Internet Electronic Journal of Molecular Design - IEJMD, ISSN 1538-6414, CODEN IEJMAT
ABSTRACT - Internet Electron. J. Mol. Des. May 2002, Volume 1, Number 5, 269-284 |
Structure-Odor Relationships for Pyrazines with Support Vector Machines
Ovidiu Ivanciuc
Internet Electron. J. Mol. Des. 2002, 1, 269-284
|
Abstract:
The flavor class prediction of chemical compounds can be efficiently
performed with structure-odor relationships (SOR), leading to a better
understanding of the mechanism of odor perception. SOR models for
various odor classes were developed with a wide variety of structural
descriptors and statistical equations. We have investigated the
application of support vector machines (SVM) for the classification of
98 tetra-substituted pyrazines representing three odor classes, namely
32 green, 23 nutty, and 43 bell-pepper. The chemical structure of the
pyrazines was encoded by five theoretical descriptors, namely the sum
of electrotopological indices, the number of carbon atoms of the
substituent R2, the charge on the first atom of the substituent
R4 computed with an ab initio method (Hartee-Fock with a
3-21G basis set), and the molecular surface of the
substituents R1 and R3. Three
sets of SVM experiments were performed for the classification of
pyrazines, each one considering the classification of one class of
compounds against the compounds from the remaining two classes.
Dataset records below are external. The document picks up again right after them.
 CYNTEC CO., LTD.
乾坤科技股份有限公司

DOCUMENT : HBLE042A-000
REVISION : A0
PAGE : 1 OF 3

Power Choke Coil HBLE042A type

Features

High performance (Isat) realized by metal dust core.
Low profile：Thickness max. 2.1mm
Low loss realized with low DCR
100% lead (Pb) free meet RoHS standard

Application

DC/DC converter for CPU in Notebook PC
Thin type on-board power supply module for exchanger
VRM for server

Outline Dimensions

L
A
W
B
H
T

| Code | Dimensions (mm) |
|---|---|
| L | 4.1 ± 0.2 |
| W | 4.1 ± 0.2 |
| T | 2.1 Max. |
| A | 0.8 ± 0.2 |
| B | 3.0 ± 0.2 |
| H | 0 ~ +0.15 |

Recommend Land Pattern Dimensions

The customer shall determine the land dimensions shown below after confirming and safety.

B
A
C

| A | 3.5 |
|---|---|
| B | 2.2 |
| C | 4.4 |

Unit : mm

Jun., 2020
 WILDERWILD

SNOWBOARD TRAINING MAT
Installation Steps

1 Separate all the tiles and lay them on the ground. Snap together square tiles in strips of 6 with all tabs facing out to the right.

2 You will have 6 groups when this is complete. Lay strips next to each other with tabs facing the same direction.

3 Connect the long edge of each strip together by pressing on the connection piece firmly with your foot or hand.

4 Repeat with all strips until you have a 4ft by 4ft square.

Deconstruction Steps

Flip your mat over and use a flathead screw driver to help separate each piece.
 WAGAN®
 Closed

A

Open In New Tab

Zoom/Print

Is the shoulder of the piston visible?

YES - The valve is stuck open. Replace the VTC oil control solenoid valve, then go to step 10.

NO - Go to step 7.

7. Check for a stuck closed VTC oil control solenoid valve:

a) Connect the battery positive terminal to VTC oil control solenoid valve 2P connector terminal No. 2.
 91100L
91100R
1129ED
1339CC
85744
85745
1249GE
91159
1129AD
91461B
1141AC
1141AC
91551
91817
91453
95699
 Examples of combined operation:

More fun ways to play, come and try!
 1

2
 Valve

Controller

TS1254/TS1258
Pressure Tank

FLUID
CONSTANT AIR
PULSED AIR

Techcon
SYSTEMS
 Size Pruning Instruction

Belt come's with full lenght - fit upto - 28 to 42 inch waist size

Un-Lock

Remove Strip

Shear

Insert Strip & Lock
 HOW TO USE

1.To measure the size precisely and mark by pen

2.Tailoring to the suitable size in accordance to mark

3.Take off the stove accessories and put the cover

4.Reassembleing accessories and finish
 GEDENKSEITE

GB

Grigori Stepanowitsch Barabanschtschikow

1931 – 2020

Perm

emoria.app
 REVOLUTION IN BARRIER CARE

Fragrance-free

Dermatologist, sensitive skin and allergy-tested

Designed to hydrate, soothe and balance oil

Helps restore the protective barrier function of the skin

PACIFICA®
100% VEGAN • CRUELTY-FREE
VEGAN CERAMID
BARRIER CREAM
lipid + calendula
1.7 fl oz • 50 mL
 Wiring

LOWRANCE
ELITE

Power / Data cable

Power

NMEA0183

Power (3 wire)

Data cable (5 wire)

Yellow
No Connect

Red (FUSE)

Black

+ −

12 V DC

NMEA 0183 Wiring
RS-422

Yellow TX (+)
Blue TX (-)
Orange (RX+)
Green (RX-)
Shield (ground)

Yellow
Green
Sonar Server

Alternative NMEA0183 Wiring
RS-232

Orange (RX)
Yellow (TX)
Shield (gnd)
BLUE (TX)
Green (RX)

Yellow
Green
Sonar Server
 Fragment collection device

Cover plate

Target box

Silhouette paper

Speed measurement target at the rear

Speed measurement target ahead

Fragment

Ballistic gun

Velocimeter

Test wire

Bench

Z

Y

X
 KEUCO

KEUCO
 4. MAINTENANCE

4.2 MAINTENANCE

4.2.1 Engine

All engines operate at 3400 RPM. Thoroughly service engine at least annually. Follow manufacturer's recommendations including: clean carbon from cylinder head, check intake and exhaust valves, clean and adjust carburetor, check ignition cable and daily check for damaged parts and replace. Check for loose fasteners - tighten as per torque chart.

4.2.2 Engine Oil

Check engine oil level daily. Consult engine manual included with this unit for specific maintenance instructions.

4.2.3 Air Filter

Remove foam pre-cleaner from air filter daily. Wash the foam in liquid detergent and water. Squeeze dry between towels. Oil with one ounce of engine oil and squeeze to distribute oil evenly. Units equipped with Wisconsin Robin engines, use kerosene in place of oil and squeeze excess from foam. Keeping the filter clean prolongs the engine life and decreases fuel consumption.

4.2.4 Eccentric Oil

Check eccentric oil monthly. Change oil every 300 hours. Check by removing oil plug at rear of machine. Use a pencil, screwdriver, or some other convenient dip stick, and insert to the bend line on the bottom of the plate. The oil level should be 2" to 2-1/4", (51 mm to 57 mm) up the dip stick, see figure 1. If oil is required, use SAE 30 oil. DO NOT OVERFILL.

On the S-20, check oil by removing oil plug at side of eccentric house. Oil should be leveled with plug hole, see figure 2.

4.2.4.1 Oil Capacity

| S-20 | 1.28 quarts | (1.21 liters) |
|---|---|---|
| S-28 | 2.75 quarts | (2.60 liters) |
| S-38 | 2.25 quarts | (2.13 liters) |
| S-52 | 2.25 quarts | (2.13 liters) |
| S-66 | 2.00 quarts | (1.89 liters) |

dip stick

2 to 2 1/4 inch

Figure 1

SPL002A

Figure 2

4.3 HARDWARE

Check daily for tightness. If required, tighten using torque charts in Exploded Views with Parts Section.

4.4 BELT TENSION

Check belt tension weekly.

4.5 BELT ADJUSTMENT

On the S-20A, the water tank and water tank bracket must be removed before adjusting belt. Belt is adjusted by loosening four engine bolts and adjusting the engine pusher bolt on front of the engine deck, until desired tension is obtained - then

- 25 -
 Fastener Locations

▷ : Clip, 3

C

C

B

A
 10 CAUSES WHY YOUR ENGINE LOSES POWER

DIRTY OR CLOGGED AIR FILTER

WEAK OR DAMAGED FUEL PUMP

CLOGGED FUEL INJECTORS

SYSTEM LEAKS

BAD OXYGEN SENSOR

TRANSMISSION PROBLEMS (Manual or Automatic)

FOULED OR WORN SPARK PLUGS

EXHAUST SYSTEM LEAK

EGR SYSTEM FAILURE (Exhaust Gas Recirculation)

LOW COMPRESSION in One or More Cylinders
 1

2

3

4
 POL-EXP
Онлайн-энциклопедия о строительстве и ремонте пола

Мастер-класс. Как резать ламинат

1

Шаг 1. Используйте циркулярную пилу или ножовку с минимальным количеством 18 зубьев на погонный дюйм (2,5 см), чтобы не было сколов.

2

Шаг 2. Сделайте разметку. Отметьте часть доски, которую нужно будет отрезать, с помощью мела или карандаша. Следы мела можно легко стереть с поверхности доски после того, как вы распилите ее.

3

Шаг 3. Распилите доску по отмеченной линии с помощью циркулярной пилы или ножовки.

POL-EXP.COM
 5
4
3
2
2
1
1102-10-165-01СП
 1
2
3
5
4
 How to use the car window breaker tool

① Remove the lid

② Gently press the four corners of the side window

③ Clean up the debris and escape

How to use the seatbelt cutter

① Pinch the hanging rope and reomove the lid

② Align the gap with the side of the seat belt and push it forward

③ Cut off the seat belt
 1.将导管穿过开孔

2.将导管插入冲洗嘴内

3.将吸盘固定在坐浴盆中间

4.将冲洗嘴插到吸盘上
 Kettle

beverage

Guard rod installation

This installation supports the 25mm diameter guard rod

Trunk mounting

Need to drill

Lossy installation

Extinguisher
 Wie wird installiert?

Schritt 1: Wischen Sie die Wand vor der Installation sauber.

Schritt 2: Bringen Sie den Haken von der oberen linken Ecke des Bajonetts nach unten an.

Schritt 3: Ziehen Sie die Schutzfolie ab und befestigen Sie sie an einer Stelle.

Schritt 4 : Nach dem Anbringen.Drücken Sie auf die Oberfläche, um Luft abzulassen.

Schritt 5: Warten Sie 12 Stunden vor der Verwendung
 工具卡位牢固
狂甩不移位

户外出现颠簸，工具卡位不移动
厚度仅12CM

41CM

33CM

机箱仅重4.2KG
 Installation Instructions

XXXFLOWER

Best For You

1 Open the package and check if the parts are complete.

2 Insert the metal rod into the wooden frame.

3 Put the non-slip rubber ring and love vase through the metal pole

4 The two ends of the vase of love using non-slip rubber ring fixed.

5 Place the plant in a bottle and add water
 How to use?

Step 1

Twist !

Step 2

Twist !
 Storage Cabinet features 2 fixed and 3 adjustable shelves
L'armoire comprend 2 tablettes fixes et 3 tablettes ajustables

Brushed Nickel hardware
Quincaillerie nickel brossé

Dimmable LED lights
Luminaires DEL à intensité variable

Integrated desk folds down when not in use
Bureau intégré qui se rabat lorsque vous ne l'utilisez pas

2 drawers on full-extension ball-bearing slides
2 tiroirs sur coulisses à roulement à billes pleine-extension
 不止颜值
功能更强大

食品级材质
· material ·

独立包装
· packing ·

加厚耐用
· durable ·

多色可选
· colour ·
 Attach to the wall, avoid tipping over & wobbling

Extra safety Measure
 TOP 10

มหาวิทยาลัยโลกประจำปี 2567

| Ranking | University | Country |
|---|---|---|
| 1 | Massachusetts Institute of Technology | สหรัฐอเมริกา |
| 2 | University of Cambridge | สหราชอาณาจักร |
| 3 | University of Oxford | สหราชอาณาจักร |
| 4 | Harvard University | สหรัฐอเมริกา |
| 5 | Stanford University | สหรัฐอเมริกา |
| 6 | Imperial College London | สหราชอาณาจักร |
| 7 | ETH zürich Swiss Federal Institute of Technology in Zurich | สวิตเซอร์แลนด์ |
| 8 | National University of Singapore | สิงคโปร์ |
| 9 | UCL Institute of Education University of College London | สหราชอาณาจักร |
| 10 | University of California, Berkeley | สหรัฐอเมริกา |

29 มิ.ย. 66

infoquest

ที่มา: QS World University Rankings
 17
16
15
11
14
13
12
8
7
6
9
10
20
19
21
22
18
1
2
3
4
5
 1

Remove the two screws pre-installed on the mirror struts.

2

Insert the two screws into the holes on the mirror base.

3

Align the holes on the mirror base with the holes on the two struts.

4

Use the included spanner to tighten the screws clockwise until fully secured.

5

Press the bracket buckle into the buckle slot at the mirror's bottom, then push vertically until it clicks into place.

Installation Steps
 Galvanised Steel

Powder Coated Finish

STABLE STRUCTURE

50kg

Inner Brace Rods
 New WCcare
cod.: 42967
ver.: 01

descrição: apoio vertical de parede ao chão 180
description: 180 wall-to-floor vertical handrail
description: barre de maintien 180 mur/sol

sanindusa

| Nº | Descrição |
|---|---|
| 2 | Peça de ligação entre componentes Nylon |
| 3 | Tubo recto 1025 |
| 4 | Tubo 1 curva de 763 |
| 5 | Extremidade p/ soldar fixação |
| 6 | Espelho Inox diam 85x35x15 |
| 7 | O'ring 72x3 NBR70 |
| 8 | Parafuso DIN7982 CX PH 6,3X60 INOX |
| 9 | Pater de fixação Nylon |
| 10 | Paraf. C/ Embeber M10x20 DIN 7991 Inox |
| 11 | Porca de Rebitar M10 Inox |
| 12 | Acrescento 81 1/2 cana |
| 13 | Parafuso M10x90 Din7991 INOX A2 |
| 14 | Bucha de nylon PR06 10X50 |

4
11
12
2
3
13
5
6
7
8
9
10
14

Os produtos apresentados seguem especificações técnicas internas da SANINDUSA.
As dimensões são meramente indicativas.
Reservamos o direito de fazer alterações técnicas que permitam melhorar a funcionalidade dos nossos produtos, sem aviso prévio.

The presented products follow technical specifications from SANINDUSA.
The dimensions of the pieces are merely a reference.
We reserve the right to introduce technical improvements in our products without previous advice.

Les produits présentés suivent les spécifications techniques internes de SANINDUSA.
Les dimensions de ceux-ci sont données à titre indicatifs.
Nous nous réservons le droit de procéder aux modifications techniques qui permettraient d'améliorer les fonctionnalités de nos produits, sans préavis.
The SVM models were computed with the dot, polynomial, radial
basis function, neural, and anova kernels. The leave-10%-out
cross-validation results represent the main criterion for selecting the best
SVM model that has the highest prediction power. The results
obtained demonstrate that the SVM classification of pyrazines in
aroma classes depends strongly on the kernel type and various
parameters that control the kernel shape. In general, the neural kernel
gives the worst results. The best predictions were obtained with the
polynomial kernel of degree 2 for the green and bell-pepper classes,
and with the anova kernel (γ = 0.5 and d = 1) for the nutty pyrazines.
The classification of chemical compounds in odor classes with SOR
models can be efficiently made with support vector machines. The
solution of the SVM model is a unique hyperplane that guarantees a
maximum separation between two classes of chemical compounds.
This hyperplane can be computed very fast and represents the solution
of a quadratic programming problem, but the classification results
depend on the kernel type and structural descriptors. The identification
of the optimum predictive kernel and elimination of the overfitted
SVM models requires extensive cross-validation experiments.
|